Was streben wir als Nation in Zeiten disruptiver Technologien, internationaler geopolitischer und wirtschaftlicher Neuordnung und der kollektiven Wahrnehmung unserer tiefgreifenden Ungleichheiten an? Diese Frage steht nicht zur Debatte.

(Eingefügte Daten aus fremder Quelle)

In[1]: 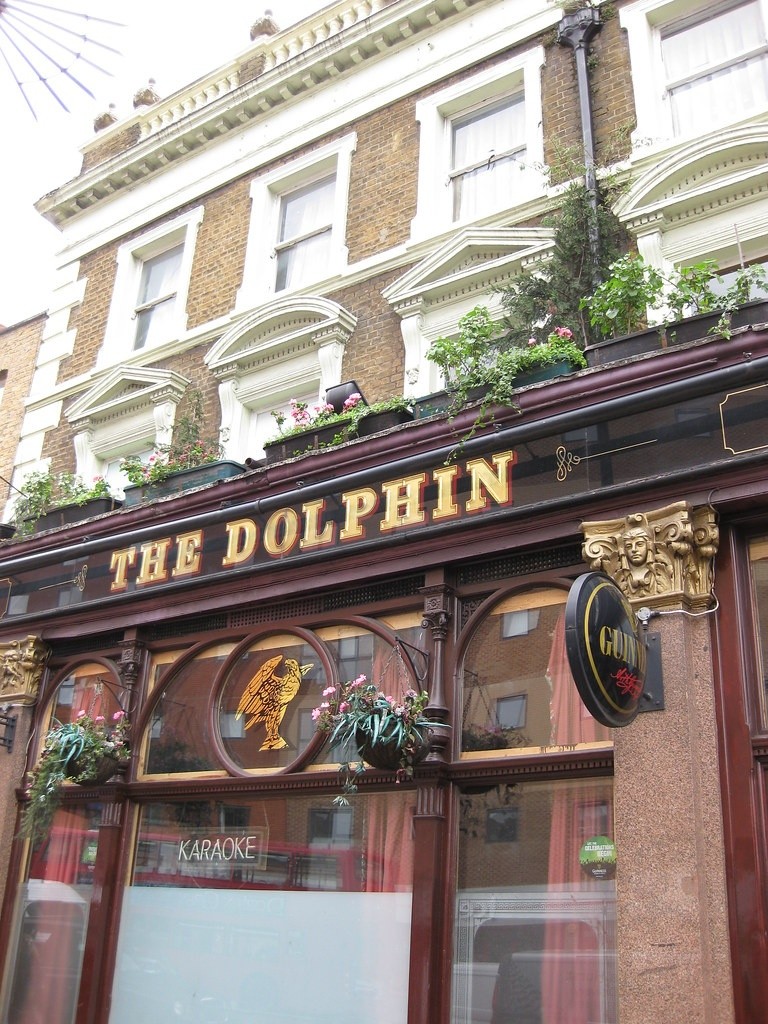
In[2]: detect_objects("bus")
[26,824,396,929]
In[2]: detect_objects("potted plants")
[576,247,768,369]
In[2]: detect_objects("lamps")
[324,381,369,416]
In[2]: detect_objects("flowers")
[426,306,587,468]
[262,395,424,459]
[118,439,221,489]
[459,720,532,839]
[12,708,134,845]
[6,463,110,542]
[313,673,436,806]
[147,743,223,856]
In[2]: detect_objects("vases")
[354,722,435,772]
[446,355,582,404]
[460,743,498,795]
[0,523,17,543]
[123,459,247,508]
[58,751,115,787]
[22,497,123,536]
[263,407,416,463]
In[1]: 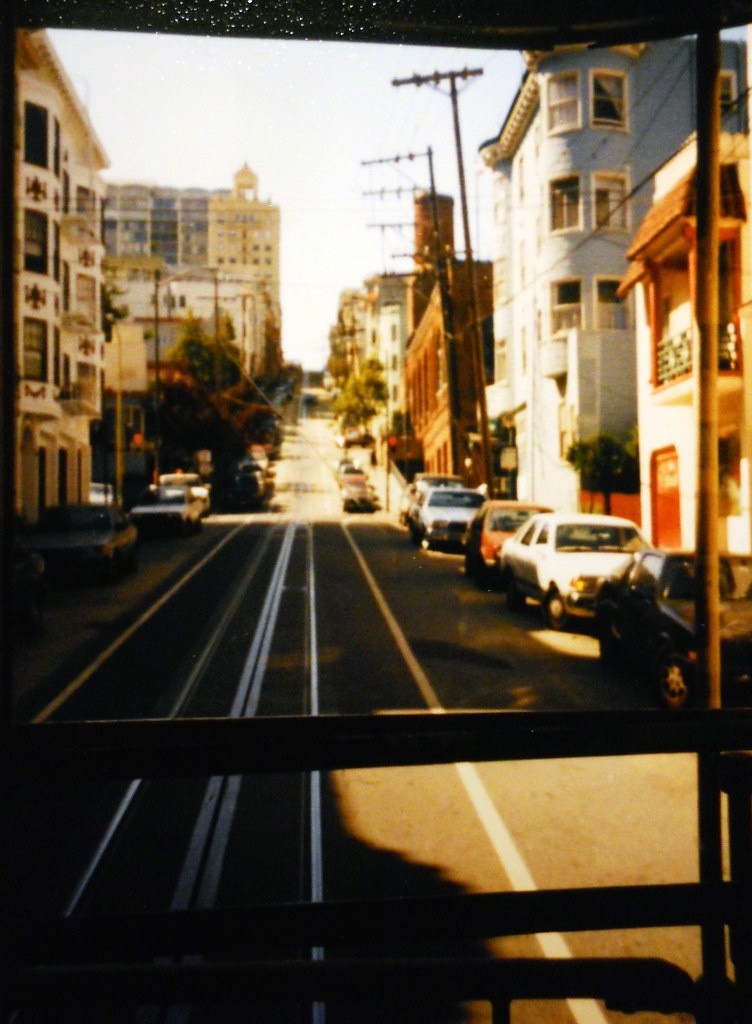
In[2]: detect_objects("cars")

Entwicklung beschränkt sich nicht nur auf Wirtschaftspolitik und Kurzfristigkeit. Es beinhaltet eine kulturelle Dimension, eine Sprache, die Herz und Verstand begeistern kann, ein Handeln, das sich auf die Zukunft konzentriert und das Wünschenswerte mit dem Machbaren und Machbaren verbindet. Vergessen wir nicht: Entwicklung mit dem Ausbau der Demokratie und dem Abbau von Ungleichheiten – das ist die Herausforderung dieser Regierung, der organisierten Gesellschaft und der nächsten Generationen.
*Alexandre de Freitas Barbosa ist Professor für Wirtschaftswissenschaften am Institut für Brasilienstudien der Universität São Paulo (IEB-USP). Autor, unter anderem von Das entwicklungsorientierte Brasilien und die Entwicklung von Rômulo Almeida (Alameda).
*Ricardo LC Amorim, Er ist Postdoktorand für Wirtschaftswissenschaften am Zentrum für Sozialstudien der Universität Coimbra..
Hinweis:
[I] Wir lehnen uns hier an das von Pedro Cezar Dutra Fonseca vorgeschlagene analytische Schema an, bei dem „Wirtschaftspolitik“ über den alltäglichen Gebrauch von makroökonomischen Handbüchern hinausgeht, um „alle staatlichen Maßnahmen zu umfassen, die in wirtschaftliche Variablen eingreifen oder eine solche einzugreifen beabsichtigen“, und sich daher nicht auf die Wirtschaftspolitik beschränken kurzfristig. Siehe FONSECA, Pedro Cezar Dutra. „Developmentalismus: die Konstruktion des Konzepts“, In: Gegenwart und Zukunft der brasilianischen Entwicklung. Brasilia: IPEA, 2014, S. 30 und 46.